Todavia, Habermas adverte (1998, p. 201) que o poder político organizado não é somente um complemento funcionalmente necessário do sistema de direitos; o poder político estatal não assume a sua posição junto ao Direito a partir do exterior, mas, ao contrário, é pressuposto pelo Direito e se estabelece na forma jurídica. O poder político, assim, somente pode se desenvolver através de um código jurídico institucionalizado na forma de direitos fundamentais (HABERMAS, 1998, p. 201).

Isso permitiu, por exemplo, ao constitucionalismo alemão do século XIX conceber o Estado de Direito a partir de uma conexão direta, em “curto-circuito”, entre direitos individuais e poder estatal, de tal modo que a própria idéia do Estado de Direito pressuporia, assim, a garantia da autonomia privada e a igualdade dos cidadãos. Todavia, para Habermas (1998, p. 202), do ponto de vista da Teoria do Discurso, como veremos a seguir, não é a forma jurídica como tal ou um conteúdo moral dado a priori que garante legitimidade a uma forma de dominação política.[2]

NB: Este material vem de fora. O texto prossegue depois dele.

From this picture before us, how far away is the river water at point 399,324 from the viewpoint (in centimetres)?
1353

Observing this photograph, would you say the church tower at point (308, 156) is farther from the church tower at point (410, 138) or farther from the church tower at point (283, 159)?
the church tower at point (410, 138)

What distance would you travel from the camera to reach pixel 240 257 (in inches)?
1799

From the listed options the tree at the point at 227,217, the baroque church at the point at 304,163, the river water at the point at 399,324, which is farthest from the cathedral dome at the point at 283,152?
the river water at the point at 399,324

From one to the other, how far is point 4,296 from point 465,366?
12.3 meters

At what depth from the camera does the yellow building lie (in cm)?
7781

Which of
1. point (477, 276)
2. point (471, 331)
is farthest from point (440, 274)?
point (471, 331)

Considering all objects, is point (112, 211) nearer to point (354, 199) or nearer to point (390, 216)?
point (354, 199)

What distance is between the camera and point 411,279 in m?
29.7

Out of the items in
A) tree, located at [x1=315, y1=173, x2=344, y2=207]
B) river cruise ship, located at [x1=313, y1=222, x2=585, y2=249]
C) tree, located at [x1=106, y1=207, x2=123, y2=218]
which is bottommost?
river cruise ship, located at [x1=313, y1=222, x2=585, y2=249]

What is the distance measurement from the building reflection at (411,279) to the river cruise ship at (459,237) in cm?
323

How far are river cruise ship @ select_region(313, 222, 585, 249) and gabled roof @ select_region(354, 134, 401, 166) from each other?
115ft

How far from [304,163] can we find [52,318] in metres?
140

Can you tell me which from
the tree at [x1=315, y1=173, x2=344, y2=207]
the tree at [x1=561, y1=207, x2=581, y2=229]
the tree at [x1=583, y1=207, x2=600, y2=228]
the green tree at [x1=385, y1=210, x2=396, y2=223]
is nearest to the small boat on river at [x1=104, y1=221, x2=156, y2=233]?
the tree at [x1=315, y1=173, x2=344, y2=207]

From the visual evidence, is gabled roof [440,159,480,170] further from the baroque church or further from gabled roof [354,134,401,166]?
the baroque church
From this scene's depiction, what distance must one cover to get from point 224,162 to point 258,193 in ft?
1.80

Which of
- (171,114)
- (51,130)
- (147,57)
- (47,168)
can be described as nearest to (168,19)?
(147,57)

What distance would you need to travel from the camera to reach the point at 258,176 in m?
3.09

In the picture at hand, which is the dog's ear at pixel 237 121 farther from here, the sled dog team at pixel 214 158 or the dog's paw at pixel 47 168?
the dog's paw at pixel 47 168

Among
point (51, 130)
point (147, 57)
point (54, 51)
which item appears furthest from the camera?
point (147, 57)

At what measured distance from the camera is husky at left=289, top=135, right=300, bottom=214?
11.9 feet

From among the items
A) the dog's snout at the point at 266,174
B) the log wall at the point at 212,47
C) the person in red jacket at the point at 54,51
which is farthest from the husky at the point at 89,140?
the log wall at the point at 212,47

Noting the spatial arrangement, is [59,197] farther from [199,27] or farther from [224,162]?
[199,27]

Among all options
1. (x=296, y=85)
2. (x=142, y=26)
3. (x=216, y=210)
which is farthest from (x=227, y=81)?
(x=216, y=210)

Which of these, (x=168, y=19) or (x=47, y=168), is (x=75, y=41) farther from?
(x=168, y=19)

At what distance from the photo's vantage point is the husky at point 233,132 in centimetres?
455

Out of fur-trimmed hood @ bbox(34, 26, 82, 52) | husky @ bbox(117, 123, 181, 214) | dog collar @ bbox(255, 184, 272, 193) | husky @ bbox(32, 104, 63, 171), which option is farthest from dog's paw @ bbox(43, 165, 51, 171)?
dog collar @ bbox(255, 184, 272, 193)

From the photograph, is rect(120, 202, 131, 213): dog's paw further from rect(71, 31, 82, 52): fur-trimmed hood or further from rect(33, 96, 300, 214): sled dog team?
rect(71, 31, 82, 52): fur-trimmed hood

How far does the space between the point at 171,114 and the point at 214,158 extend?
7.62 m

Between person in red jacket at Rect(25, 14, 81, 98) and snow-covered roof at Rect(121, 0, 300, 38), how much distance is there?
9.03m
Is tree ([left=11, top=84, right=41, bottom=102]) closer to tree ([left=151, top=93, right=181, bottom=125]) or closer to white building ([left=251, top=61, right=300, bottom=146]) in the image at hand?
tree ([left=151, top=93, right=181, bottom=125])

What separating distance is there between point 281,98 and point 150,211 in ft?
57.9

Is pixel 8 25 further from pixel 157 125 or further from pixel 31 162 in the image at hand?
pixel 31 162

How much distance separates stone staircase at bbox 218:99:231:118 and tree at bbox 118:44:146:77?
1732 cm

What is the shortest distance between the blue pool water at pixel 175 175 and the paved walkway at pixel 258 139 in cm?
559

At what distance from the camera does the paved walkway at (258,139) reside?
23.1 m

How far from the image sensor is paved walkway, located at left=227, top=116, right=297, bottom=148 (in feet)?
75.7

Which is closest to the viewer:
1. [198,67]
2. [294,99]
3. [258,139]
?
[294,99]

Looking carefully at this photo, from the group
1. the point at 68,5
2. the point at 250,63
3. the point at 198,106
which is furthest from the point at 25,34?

A ideia do Estado de Direito exige, ao contrário, que as decisões coletivamente vinculantes do poder estatal organizado, a que o Direito deve recorrer para o cumprimento de suas próprias funções, não apenas se revistam da forma jurídica, mas, por sua vez, se legitimem com base em leis legitimamente promulgadas. Num nível pós-convencional de justificação, somente podem ser legítimas aquelas leis passíveis de serem racionalmente aceitas por todos os membros da comunidade jurídica, em um processo democrático de formação discursiva da opinião e da vontade comuns (HABERMAS, 1998, p. 202). O que também significa que essa aceitabilidade racional tem o efeito reverso de o exercício da autonomia política ser incorporado ao Estado, que a atividade legislativa se constitua, portanto, como um poder no Estado (HABERMAS, 1998, p. 202).

Assim, com a passagem à forma de associação vertical que representa o Estado, a práxis de autodeterminação dos cidadãos é institucionalizada, quer seja como construção informal da opinião na esfera pública política, como participação política dentro e fora dos partidos ou como participação nos processos eleitorais, na deliberação e na tomada de decisão nas casas parlamentares, etc.

A soberania popular, assim, se entrelaça, mais uma vez, com o poder político organizado no Estado e o princípio segundo o qual o poder emana do povo se realiza mediante pressupostos e condições de comunicação e de procedimentos institucionalmente diferenciados de formação da opinião e da vontade comuns.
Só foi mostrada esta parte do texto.